Warbler Waves

Last night it was pretty quiet in the woods, but if one listened very carefully one could hear soft chips coming from the bushes. A little pishing and sometimes a bird would come out and show its self. In this manner I saw 3 Warbler species last night. Nashville Warbler, Chestnut-sided Warbler and Magnolia Warbler.

The Nashville was interesting – you usually do not see the little bit of red thats on the top of the head, but this guy was riled up and had the red sticking up! This is the first time I have gotten a really good look at the little bit of chestnut on top of the head. This link takes you to a photo of a Nashville where you can see the red on the head. It’s funny that the bird guides show the little patch, but they don’t point it out. Nashville Warbler

The Nashville doesn’t really lose their breeding plumage, but the Chestnut-sided Warbler does lose it’s distinctive breeding plumage. Last week I saw a molting adult and last night there were juveniles in the family group. They have yellow wing bars and a yellow-green cap on their head.

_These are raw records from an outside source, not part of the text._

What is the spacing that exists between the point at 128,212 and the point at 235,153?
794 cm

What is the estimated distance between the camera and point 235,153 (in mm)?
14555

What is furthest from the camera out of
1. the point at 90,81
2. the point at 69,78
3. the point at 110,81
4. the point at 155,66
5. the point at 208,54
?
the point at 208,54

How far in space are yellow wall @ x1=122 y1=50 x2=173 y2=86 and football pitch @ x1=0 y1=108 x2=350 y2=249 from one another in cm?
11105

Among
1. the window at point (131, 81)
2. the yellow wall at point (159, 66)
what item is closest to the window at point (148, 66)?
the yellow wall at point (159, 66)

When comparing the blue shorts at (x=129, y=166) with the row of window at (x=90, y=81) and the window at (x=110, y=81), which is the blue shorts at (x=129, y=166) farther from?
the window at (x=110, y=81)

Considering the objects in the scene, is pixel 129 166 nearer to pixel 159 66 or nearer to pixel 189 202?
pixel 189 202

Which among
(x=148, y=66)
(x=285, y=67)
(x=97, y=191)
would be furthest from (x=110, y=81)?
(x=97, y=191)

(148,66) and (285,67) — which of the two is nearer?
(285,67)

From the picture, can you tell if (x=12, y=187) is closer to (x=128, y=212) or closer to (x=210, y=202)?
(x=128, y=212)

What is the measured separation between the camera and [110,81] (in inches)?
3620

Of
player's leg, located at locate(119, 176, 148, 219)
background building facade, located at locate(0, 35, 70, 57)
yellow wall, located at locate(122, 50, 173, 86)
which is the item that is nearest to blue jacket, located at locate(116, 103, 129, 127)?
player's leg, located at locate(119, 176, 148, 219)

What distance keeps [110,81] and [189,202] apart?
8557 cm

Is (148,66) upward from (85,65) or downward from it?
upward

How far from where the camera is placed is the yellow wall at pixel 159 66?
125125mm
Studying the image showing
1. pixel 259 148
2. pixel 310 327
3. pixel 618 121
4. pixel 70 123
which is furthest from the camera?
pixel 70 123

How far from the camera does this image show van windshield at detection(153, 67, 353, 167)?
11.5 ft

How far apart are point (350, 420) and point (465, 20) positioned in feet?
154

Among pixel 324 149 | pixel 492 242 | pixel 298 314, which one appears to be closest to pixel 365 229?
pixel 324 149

Fall Warblers can be especially challenging. If you are lucky enough to pick one out in all the green leaves, a Warbler that has lost it’s bright breeding plumage can be tricky to identify. There was a wonderfully insightful article in last fall’s MN Conservation Volunteer magazine. The author pointed out other ways to help identify fall Warblers by noting particular behaviors and habitats. Time of year is also another helpful clue – some Warblers migrate much earlier than others.

Warblers usually migrate with other birds, so if you hear Chickadees calling, be sure to check out every flock – there could be a few other birds mixed in. Last August I got a Black-throated Blue Warbler in exactly this way. I pished a little bit and he came right out on an open branch and took a look at me and then continued on his business of gleaning bugs off the branches and leaves of a small bush.